- What you need to do
In the listing below, print exactly the lines from the first through the one that contains "Madagascar, cottage in".

____ Data for this task

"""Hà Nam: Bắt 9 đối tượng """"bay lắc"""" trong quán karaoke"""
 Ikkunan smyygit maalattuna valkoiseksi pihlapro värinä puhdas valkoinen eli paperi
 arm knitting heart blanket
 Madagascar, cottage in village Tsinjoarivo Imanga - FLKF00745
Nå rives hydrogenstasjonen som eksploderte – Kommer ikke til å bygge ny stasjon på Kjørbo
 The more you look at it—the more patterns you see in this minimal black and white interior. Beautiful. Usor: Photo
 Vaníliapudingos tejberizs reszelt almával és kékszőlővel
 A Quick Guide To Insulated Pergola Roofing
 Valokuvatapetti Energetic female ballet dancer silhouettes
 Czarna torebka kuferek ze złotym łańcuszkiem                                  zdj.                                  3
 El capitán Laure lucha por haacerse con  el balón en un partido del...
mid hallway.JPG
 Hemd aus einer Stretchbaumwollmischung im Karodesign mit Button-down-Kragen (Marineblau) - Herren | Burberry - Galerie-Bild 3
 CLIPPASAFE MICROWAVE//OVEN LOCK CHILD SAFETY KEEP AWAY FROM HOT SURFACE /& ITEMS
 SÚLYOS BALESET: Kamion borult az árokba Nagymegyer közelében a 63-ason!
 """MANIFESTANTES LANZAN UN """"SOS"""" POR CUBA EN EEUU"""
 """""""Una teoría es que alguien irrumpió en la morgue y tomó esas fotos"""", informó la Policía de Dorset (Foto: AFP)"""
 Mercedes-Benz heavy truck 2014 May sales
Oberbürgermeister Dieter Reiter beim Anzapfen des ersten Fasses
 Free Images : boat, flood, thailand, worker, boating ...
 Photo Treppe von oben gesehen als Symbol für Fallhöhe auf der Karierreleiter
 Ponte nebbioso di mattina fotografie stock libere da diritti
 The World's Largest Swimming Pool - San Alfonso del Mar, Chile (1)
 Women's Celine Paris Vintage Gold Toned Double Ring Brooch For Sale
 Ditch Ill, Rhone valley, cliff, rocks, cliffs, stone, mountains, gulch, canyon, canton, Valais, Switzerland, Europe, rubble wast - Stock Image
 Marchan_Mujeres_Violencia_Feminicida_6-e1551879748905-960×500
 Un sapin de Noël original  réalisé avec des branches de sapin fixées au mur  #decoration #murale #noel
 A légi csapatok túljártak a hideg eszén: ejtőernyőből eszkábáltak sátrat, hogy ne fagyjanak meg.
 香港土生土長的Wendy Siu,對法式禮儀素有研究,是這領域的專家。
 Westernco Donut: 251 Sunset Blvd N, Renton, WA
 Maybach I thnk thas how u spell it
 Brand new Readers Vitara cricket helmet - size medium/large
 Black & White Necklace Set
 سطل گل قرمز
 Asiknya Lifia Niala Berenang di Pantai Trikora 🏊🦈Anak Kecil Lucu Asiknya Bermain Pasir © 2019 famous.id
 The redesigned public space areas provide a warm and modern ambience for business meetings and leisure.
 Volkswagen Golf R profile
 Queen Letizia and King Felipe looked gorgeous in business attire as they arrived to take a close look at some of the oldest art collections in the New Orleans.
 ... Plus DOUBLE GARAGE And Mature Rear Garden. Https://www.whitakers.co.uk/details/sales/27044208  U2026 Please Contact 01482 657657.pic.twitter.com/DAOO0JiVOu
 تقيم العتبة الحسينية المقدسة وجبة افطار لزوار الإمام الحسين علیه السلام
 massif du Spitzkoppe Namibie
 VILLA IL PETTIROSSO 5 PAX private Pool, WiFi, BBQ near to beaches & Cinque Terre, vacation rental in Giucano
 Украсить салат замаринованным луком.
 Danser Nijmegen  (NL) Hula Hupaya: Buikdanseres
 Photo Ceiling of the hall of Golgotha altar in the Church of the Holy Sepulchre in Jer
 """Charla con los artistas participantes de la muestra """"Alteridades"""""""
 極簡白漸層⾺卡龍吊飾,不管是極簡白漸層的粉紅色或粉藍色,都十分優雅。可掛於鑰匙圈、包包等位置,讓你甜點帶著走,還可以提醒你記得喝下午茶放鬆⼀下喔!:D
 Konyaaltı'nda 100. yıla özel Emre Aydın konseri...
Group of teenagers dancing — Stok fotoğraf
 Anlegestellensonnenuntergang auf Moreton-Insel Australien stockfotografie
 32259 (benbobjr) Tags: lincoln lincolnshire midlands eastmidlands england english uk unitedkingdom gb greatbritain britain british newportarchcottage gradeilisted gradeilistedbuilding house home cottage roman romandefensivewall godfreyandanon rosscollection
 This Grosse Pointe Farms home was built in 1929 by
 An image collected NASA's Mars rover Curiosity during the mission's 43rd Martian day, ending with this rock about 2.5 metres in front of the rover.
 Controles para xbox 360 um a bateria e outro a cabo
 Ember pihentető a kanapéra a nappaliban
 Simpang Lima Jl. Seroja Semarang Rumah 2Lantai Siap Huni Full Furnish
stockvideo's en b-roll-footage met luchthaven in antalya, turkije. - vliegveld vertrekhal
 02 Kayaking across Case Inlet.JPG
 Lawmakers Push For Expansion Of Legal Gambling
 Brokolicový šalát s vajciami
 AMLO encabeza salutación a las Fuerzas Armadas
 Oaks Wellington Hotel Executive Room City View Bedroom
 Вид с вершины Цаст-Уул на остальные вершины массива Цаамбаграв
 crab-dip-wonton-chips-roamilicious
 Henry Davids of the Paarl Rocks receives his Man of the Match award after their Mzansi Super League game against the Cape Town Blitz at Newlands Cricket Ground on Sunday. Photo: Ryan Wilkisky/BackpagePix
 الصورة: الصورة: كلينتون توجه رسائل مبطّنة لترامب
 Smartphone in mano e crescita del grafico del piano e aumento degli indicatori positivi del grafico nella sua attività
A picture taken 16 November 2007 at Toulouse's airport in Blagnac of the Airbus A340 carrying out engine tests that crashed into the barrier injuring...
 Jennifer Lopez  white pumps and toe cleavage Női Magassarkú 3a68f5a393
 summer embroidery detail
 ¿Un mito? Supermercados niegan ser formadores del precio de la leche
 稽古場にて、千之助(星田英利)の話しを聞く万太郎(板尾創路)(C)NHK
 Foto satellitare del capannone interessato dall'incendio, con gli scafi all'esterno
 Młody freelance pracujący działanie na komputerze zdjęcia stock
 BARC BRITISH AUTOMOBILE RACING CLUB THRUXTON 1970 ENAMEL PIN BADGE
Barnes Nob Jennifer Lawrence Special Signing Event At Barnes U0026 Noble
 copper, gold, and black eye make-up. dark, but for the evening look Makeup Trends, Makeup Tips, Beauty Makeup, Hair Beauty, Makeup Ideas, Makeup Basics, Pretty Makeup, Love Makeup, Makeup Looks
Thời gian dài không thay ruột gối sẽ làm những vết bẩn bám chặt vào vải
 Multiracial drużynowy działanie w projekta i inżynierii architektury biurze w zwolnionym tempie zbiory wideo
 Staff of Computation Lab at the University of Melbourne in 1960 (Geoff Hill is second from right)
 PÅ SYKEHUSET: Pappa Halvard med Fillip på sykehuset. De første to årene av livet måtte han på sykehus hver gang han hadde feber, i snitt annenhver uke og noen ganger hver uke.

________

- Finished exercise
"""Hà Nam: Bắt 9 đối tượng """"bay lắc"""" trong quán karaoke"""
 Ikkunan smyygit maalattuna valkoiseksi pihlapro värinä puhdas valkoinen eli paperi
 arm knitting heart blanket
 Madagascar, cottage in village Tsinjoarivo Imanga - FLKF00745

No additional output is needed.